Es werde Licht: Solarstrom auf knapp 5.000 Metern Höhe

Eine Wissenschaftlerin des KIT untersucht Energiesysteme in Peru.

Sprachlos vor Staunen steht die alte Frau in ihrem kleinen Haus in den Anden: Zum ersten Mal leuchtet hier eine Glühbirne! Nur zu gern würde die Karlsruher Wissenschaftlerin Alena Fernandes de Freitas sie jetzt befragen, aber die Anden-Bewohnerin spricht nur Quechua. Ihr Haus steht auf über 4 789 Metern Höhe im Gebirge von Puno in Peru. Die Landschaft ist rau, karg, trocken und vor allem äußerst unwegsam.

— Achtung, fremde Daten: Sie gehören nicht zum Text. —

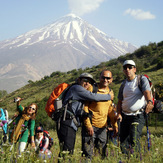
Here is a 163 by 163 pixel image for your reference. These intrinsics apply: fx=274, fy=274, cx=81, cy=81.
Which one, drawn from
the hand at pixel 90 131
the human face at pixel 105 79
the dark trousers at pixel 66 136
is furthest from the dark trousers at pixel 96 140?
the human face at pixel 105 79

Der nächste Nachbar lebt hier im Hochgebirge eine Stunde Fußmarsch entfernt. In den beiden kleinen Häusern mit groben Steinwänden und Strohdach wohnen vier Personen: Eine Mutter mit Kleinkind und ihre Eltern; ohne Heizung und Warmwasser. Ihre Hauptenergiequelle ist das Feuer, angeheizt mit Holz oder getrocknetem Dung. Zum Beleuchten nutzen sie Kerzen oder Paraffinlampen, die sie nur kurz anzünden, weil es teuer ist. Und nun: Eine Glühbirne, deren Licht fast nichts kostet.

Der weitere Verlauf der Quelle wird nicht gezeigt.